→ TEXTO:
···
Depois de promessas de vários fabricantes, Agrale passa a fazer caminhões em São Mateus
“Deus escreve certo pelas linhas tortas”, pregam textos católicos, neles constando a figura do Espírito Santo, a terceira pessoa da Santíssima Trindade. Homenageado por pequeno estado espremido entre Bahia, Minas e Rio de Janeiro, muito se esforçou no último quarto de século para entrar na seleta relação de estados puxadores de atividade metal mecânica. Oferecia facilidades de logística, a boa estrutura portuária, o projeto de incentivos Fundap, para reter ou trazer para o Estado as variadas marcas de veículos por ele importadas.
Tentou atrair muitas operações, ouviu muitas promessas, incluindo a russa Lada na virada do século e, mais recentemente, navegou ante acenos de representantes da Fabral, para montar coreanos Ssangyong e chineses Chana e Haima em Linhares; da nacional CN Auto, prometendo produzir chineses Haifei na mesma cidade; e mais recentemente Zotye em Colatina. Festivas e vãs alegorias.
Mantendo a fé, seguindo os parâmetros do catolicismo, reconhecendo haver hora de plantar e hora para colher, a longa, tentada, esperada vontade de viabilizar-se como fabricante de veículos tomou forma física. Nada de produtos estrangeiros, nada de automóveis, mas pequena e pioneira marca nacional de caminhões leves, a gaúcha Agrale. Neste mês a empresa, já operando no município de São Mateus com montagem de chassis para pequenos ônibus da marca Volare e para o ônibus urbano W109, ampliou operações iniciando fazer caminhões modelos A10000 e A8700, para vendas às regiões Sudeste e Nordeste.
···
→ DADOS DO EXERCÍCIO:
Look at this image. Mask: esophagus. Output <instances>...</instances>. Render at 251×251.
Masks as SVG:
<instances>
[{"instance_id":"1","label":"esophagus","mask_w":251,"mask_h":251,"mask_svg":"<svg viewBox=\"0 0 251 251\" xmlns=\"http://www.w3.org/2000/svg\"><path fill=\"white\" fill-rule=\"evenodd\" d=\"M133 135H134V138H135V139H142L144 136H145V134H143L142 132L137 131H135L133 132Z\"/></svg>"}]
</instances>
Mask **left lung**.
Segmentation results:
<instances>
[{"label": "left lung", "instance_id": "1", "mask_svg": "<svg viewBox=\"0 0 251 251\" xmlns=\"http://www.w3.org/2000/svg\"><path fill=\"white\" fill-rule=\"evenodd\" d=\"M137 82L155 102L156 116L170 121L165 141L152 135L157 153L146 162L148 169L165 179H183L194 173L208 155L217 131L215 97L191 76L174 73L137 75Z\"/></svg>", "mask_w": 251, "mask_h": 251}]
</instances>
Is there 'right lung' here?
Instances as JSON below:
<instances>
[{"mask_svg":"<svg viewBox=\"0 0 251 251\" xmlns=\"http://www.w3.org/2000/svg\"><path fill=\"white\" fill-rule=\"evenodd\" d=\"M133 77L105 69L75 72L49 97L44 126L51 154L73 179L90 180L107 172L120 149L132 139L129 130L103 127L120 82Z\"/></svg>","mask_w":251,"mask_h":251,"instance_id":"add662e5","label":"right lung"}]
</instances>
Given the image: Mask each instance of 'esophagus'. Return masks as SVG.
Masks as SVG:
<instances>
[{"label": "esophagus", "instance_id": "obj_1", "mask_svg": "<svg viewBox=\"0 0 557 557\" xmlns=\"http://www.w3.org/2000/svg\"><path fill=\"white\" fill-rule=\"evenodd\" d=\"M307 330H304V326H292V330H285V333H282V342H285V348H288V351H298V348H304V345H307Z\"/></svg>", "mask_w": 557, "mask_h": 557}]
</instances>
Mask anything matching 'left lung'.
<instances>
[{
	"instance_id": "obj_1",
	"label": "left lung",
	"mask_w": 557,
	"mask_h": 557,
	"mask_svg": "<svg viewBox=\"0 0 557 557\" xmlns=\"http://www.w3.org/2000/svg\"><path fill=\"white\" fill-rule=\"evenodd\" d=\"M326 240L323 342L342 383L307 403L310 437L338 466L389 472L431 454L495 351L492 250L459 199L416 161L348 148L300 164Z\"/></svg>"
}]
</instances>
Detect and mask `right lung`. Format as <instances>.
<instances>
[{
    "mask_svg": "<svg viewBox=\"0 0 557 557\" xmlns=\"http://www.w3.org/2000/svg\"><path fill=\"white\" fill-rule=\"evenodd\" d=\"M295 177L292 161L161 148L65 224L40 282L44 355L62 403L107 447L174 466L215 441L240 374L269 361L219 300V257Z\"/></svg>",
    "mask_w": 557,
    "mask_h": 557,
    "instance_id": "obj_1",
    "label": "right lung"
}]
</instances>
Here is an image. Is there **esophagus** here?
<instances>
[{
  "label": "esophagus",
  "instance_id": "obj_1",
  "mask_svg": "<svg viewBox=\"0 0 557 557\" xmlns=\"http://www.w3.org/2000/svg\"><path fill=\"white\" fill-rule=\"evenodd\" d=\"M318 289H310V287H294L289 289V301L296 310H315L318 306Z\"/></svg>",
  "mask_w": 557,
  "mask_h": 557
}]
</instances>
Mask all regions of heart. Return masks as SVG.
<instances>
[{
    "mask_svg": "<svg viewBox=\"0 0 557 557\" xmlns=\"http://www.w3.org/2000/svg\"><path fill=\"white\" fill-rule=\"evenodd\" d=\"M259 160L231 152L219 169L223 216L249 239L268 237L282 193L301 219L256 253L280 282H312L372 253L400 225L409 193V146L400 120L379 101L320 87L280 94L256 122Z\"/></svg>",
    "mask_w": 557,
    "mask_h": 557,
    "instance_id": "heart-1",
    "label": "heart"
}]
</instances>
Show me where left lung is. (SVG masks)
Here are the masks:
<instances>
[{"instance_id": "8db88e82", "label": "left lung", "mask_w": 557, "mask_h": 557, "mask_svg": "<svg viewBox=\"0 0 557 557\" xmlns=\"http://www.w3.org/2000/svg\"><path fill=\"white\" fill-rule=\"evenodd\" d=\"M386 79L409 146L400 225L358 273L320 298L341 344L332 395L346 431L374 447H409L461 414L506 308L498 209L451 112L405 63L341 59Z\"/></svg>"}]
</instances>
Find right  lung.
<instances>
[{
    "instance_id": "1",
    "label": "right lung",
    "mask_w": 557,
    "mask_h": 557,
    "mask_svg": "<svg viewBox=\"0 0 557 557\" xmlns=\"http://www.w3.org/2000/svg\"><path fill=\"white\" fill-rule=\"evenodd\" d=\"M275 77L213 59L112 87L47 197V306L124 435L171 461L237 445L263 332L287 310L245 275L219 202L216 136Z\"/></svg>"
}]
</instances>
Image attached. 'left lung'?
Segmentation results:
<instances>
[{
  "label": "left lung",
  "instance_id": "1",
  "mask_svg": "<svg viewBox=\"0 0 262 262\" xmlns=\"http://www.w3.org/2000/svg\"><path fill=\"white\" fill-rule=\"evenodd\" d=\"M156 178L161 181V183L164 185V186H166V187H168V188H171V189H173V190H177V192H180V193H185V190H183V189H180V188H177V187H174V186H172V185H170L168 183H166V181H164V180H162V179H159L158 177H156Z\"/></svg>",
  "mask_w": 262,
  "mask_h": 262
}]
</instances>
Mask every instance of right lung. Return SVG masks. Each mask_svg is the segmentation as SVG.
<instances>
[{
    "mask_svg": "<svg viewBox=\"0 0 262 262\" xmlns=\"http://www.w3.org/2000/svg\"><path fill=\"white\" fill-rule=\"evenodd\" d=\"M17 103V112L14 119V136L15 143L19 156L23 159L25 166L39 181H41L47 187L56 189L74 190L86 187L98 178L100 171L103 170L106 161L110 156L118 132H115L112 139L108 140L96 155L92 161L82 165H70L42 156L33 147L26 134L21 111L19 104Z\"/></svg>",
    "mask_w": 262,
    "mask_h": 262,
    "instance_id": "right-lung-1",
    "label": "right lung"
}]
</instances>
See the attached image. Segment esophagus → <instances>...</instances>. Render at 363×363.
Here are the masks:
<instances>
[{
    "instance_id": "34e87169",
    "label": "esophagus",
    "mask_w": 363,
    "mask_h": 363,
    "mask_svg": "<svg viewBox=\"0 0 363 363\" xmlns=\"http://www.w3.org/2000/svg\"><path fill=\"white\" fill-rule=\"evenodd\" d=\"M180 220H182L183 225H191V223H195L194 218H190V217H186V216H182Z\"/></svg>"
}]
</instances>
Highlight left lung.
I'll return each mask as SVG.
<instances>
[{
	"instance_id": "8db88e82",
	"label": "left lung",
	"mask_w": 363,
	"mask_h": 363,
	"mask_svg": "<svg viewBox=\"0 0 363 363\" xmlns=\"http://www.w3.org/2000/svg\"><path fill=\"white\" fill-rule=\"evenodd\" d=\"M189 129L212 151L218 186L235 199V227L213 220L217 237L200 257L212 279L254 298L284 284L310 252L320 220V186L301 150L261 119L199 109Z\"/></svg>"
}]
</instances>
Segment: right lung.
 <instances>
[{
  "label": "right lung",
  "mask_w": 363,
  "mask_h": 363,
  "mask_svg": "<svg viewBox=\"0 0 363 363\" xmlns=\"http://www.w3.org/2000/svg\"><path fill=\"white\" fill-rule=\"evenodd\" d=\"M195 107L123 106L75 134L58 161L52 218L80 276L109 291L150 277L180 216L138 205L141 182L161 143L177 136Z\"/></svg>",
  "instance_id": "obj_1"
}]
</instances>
···
→ LISTA DE TAREFAS:
(1) Imprima, sem nenhuma alteração, o trecho do texto sobre a Agrale que começa em "Tentou atrair muitas" e segue até "e vãs alegorias.".
(2) Identifique nas entradas cada linha que contém a palavra "heart" e copie essas linhas. Diferencie maiúsculas de minúsculas.
O texto e as entradas não têm relação entre si.

→ RESPOSTAS EM ORDEM:
(1)
Tentou atrair muitas operações, ouviu muitas promessas, incluindo a russa Lada na virada do século e, mais recentemente, navegou ante acenos de representantes da Fabral, para montar coreanos Ssangyong e chineses Chana e Haima em Linhares; da nacional CN Auto, prometendo produzir chineses Haifei na mesma cidade; e mais recentemente Zotye em Colatina. Festivas e vãs alegorias.

(2)
Mask all regions of heart. Return masks as SVG.
    "instance_id": "heart-1",
    "label": "heart"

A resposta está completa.